Blau syndrome (BS) is a rare, chronic autoinflammatory disease with onset before age 4 and mainly characterised by granulomatous arthritis, recurrent uveitis, and skin rash. Sporadic (also known as early-onset sarcoidosis) or familial BS is caused by gain-of-function mutations in the NOD2 gene, which encodes for a multi-task protein that plays a crucial role in the innate immune defense. We report on three Mexican patients clinically diagnosed with BS who exhibited a likely pathogenic variant in NOD2 as revealed by whole-exome sequencing (WES) and Sanger sequencing: two variants (c.1000 C > T/p.Arg334Trp and c.1538 T > C/p.Met513Thr) lie in the ATP/Mg2+ binding site, whereas the other (c.3019dupC/p.Leu1007ProfsTer2) introduces a premature stop codon disrupting the last LRR domain (LRR9) formation; all three variants are consistent with gain-of-function changes.
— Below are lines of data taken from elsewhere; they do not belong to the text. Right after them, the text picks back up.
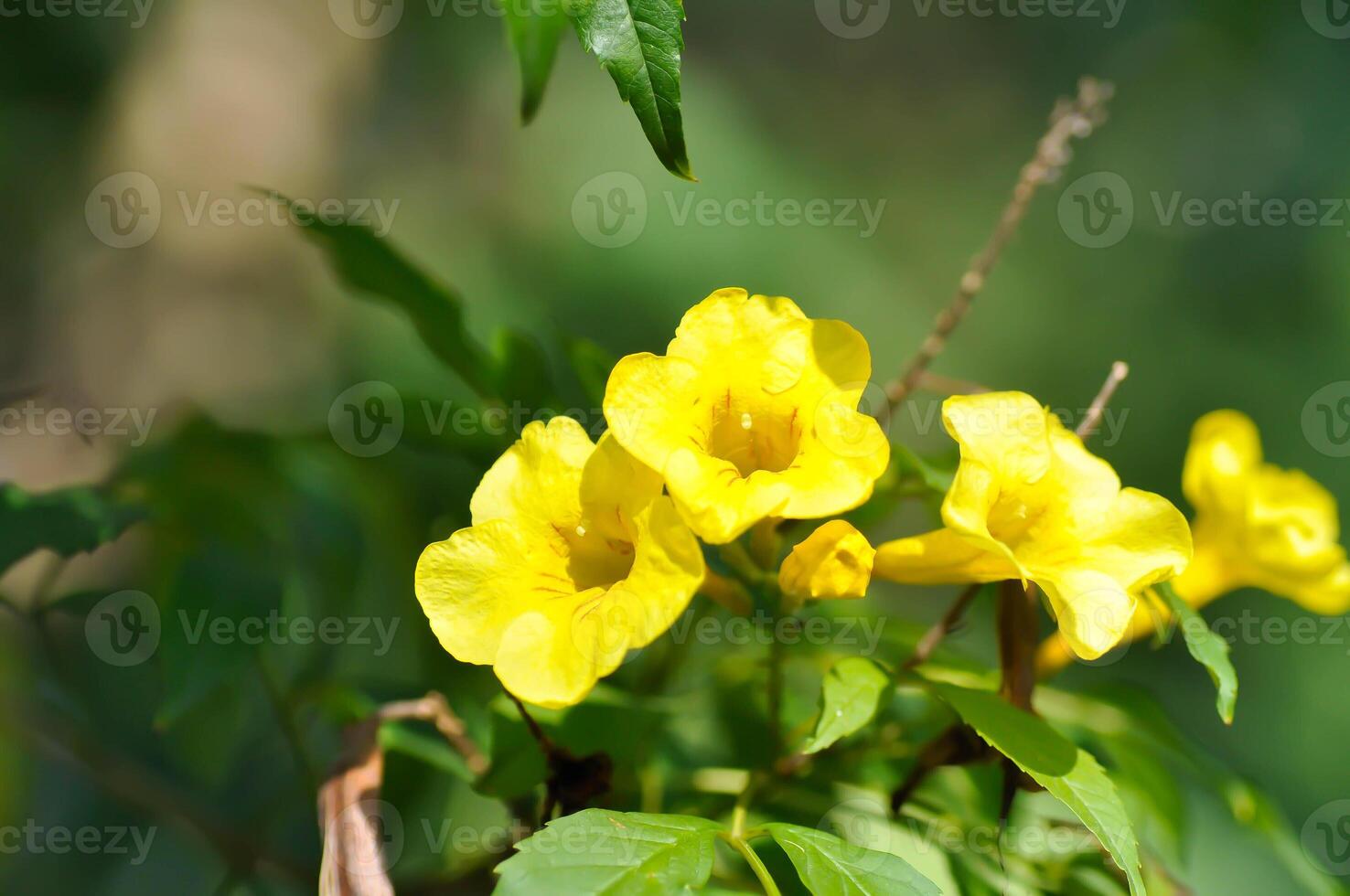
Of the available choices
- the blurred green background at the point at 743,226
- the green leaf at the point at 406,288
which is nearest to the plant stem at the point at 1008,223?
the green leaf at the point at 406,288

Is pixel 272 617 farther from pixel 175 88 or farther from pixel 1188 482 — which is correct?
pixel 175 88

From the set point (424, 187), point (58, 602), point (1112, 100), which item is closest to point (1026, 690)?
point (58, 602)

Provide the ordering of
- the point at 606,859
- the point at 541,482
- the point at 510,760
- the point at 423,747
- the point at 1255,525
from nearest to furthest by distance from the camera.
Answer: the point at 606,859 → the point at 541,482 → the point at 510,760 → the point at 423,747 → the point at 1255,525

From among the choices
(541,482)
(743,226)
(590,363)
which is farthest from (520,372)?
(743,226)

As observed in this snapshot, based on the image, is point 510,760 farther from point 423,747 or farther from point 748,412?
point 748,412

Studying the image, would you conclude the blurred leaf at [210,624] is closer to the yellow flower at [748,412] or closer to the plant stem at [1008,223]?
the yellow flower at [748,412]

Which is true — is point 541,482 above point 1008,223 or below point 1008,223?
below
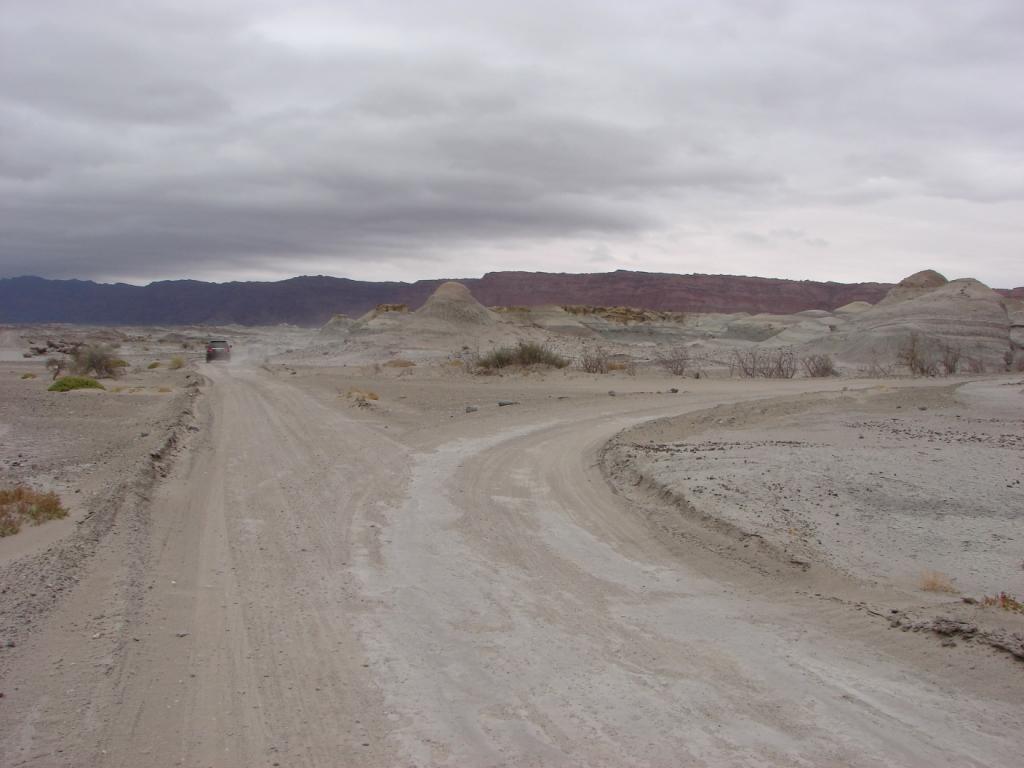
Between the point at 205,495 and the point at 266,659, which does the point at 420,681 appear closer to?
the point at 266,659

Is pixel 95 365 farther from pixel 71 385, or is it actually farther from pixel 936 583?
pixel 936 583

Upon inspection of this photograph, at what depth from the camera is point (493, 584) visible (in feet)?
26.3

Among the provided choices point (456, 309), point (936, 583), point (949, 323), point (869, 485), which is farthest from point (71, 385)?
point (949, 323)

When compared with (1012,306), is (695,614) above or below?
below

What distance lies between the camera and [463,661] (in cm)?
609

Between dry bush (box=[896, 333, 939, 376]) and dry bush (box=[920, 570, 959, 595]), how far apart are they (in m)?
32.8

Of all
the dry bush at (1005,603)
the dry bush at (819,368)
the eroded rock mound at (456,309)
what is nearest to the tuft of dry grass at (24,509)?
the dry bush at (1005,603)

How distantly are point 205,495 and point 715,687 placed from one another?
27.7ft

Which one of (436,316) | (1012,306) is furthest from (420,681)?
(1012,306)

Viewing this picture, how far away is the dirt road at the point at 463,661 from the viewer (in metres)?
4.86

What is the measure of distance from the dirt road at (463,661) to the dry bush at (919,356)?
32459 mm

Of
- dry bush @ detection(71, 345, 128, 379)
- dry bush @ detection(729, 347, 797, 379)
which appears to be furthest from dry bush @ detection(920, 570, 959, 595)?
dry bush @ detection(71, 345, 128, 379)

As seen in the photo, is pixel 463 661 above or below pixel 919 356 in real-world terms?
below

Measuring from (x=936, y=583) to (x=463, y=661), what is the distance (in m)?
4.31
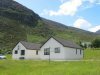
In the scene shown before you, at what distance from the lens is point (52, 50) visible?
211 ft

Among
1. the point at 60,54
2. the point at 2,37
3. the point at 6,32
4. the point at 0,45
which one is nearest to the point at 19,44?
the point at 60,54

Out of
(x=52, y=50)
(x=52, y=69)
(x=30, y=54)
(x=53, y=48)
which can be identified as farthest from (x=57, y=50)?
(x=52, y=69)

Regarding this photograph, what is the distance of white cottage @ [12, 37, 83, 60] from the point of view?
62969 millimetres

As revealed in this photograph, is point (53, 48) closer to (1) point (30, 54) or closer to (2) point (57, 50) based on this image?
(2) point (57, 50)

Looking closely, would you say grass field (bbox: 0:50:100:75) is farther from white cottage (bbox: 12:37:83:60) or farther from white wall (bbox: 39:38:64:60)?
white wall (bbox: 39:38:64:60)

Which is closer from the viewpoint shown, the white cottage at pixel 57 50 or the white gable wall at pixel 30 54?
the white cottage at pixel 57 50

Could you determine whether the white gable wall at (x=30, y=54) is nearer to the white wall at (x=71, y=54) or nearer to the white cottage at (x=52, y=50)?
the white cottage at (x=52, y=50)

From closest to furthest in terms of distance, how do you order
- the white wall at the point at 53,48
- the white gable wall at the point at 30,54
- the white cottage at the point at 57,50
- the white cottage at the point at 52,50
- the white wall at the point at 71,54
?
1. the white cottage at the point at 57,50
2. the white wall at the point at 53,48
3. the white cottage at the point at 52,50
4. the white wall at the point at 71,54
5. the white gable wall at the point at 30,54

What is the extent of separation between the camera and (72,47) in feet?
217

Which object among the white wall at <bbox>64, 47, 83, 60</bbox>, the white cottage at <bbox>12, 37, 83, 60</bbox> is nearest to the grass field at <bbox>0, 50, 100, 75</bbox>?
the white cottage at <bbox>12, 37, 83, 60</bbox>

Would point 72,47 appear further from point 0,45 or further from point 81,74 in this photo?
point 0,45

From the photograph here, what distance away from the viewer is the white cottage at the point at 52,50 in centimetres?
6297

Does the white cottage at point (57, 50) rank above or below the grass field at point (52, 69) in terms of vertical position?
above

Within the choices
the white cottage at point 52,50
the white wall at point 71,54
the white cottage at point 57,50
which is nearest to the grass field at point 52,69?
the white cottage at point 52,50
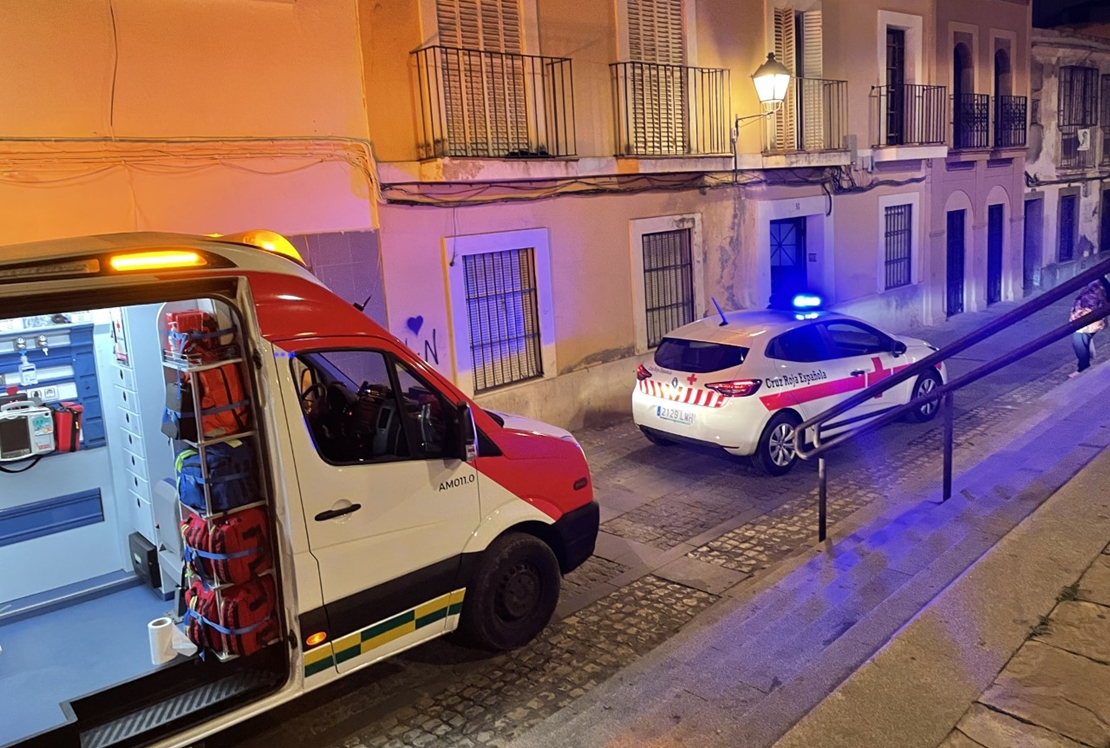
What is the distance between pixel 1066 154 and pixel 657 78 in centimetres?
1677

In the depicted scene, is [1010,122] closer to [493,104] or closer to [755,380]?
[493,104]

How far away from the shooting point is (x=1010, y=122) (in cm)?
2011

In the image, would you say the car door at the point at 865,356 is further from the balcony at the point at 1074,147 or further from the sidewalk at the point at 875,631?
the balcony at the point at 1074,147

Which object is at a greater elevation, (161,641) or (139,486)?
(139,486)

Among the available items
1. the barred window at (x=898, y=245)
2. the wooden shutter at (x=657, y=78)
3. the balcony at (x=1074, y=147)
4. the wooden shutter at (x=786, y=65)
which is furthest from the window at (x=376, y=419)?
the balcony at (x=1074, y=147)

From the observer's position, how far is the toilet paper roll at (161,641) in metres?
4.35

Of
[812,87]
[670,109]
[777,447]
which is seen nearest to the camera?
[777,447]

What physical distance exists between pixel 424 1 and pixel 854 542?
7041 millimetres

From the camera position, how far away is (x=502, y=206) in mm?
10391

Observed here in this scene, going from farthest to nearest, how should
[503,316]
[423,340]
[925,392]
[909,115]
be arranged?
[909,115]
[503,316]
[925,392]
[423,340]

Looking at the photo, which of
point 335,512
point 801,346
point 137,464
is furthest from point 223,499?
point 801,346

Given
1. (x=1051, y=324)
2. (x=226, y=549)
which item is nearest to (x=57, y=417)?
(x=226, y=549)

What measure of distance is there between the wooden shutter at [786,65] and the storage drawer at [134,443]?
1146 cm

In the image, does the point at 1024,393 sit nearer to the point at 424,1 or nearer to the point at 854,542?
the point at 854,542
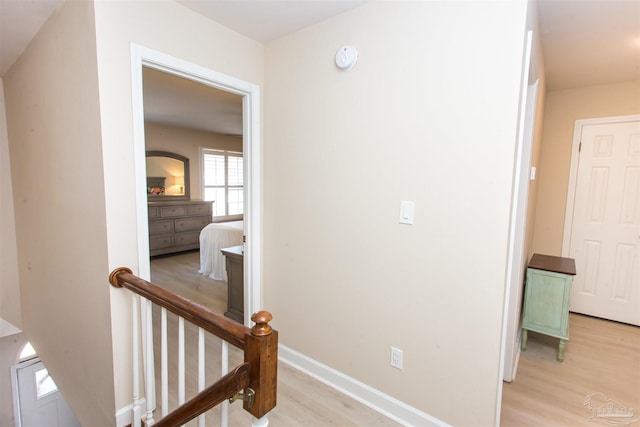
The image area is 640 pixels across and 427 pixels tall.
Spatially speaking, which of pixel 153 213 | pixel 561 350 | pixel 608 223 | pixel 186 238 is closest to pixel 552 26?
pixel 608 223

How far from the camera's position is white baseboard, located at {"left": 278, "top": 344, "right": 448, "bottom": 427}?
1.72 m

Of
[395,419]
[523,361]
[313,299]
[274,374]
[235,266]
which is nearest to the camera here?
[274,374]

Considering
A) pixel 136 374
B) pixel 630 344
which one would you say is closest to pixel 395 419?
pixel 136 374

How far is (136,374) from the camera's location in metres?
1.66

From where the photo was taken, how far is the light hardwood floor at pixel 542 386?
1.80 m

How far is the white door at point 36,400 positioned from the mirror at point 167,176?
285 centimetres

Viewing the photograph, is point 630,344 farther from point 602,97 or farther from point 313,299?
point 313,299

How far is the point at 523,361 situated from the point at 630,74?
9.12ft

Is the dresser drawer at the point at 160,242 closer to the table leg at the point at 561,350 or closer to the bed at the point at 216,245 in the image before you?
the bed at the point at 216,245

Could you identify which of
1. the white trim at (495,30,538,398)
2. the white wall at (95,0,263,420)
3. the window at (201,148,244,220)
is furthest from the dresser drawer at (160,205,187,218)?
the white trim at (495,30,538,398)

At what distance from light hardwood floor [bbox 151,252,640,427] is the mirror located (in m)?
3.50

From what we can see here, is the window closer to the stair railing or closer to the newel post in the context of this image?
the stair railing

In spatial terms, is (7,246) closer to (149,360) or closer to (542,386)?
(149,360)

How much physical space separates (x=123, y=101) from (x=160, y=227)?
13.8 ft
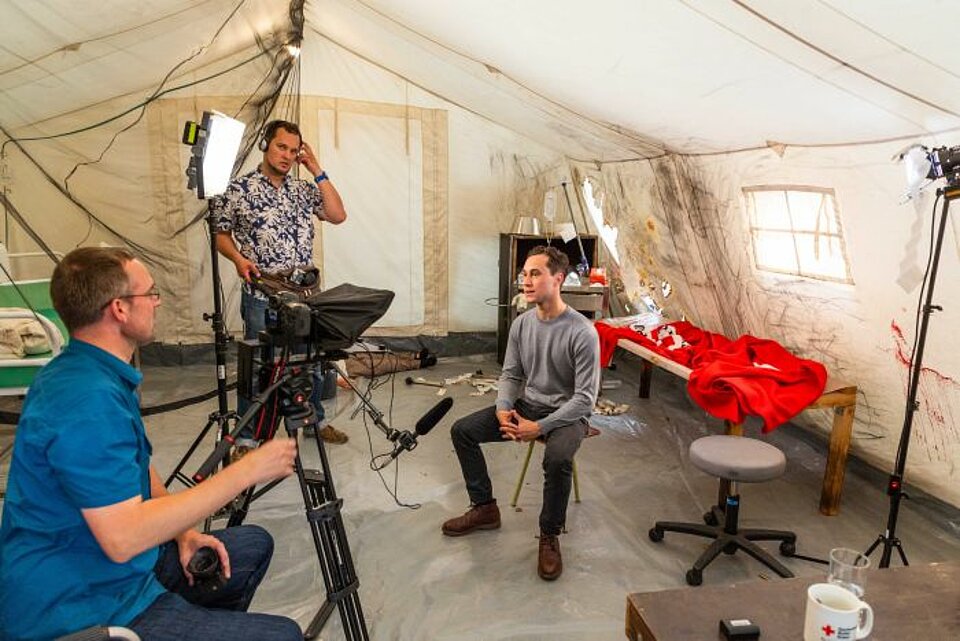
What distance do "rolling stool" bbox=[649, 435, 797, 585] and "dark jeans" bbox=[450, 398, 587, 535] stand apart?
431mm

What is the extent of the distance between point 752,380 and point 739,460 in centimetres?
54

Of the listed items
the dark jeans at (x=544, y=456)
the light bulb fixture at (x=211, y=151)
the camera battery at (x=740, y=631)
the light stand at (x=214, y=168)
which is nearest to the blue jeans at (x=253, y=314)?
the light stand at (x=214, y=168)

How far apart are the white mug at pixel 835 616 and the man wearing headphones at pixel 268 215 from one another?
2.25m

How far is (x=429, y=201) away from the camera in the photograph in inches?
183

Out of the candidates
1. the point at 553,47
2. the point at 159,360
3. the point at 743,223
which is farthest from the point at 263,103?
the point at 743,223

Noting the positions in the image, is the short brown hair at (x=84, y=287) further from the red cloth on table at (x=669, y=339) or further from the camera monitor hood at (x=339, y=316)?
the red cloth on table at (x=669, y=339)

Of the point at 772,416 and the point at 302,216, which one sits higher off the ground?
the point at 302,216

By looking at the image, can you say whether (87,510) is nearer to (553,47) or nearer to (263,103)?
(553,47)

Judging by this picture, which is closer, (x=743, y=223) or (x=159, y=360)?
(x=743, y=223)

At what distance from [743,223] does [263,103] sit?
3.20m

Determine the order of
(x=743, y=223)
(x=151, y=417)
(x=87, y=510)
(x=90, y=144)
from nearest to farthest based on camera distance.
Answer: (x=87, y=510)
(x=743, y=223)
(x=151, y=417)
(x=90, y=144)

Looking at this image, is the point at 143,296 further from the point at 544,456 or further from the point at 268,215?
the point at 268,215

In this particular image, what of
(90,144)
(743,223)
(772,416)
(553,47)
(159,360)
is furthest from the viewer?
(159,360)

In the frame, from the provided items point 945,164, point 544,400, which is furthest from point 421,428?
point 945,164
Interestingly, all these patients presented concomitant likely pathogenic variants in other inflammatory disease-related genes, i.e. TLR10, PRR12, MEFV and/or SLC22A5. Although the clinical presentation in these patients included the BS diagnostic triad, overall it was rather heterogeneous. It is plausible that this clinical variability depends partly on the patients’ genetic background as suggested by our WES results. After this molecular diagnosis and given the absence of NOD2 mutations (demonstrated in two trios) and related symptoms in the respective parents (confirmed in all trios), patients 1 and 2 were considered to have sporadic BS, while patient 3, a sporadic BS-recurrent polyserositis compound phenotype. Altogether, our observations and findings underscore the overlapping among inflammatory diseases and the importance of determining the underlying genetic cause by high-throughput methods. Likewise, this study further reinforces a pathogenic link between the here found NOD2 variants and BS and envisages potential additive effects from other loci in these, and probably other patients.

布劳综合征（BS）是一种罕见的慢性自发性疾病，发病于4岁之前，主要特征是肉芽肿性关节炎，复发性葡萄膜炎和皮疹。散发性（也称为早发型结节病）或家族性BS是由NOD2基因的功能获得性突变引起的，NOD2基因编码的多任务蛋白在先天免疫防御中起着至关重要的作用。我们报告了三名临床诊断为BS的墨西哥患者，他们在NOD2中表现出可能的致病性变异如全外显子组测序（WES）和Sanger测序所示：两个变体（c.1000 C> T / p.Arg334Trp和c.1538 T> C / p.Met513Thr）位于ATP / Mg2 +结合位点，而其他（c.3019dupC / p.Leu1007ProfsTer2）引入了过早的终止密码子，破坏了最后一个LRR结构域（LRR9）的形成；所有这三个变体都与功能增益变化保持一致。有趣的是，所有这些患者在其他炎症性疾病相关基因（即TLR10，PRR12，MEFV和/或SLC22A5）中均出现了可能的致病变异。。尽管这些患者的临床表现包括BS诊断三联征，但总体而言它是异质的。我们的WES结果表明，这种临床变异性可能部分取决于患者的遗传背景。经过分子诊断并考虑到没有NOD2突变（在两个三联症中证实）和相关父母的相关症状（在所有三联症中均得到证实），患者1和2被认为是散发性BS，而患者3被认为是散发性BS复发性多发性浆膜炎复合表型。总之，我们的观察和发现强调了炎症性疾病之间的重叠以及通过高通量方法确定潜在遗传原因的重要性。同样，这项研究进一步加强了此处发现的NOD2变体与BS之间的致病联系，并设想了这些患者以及其他患者中其他基因座的潜在加性作用。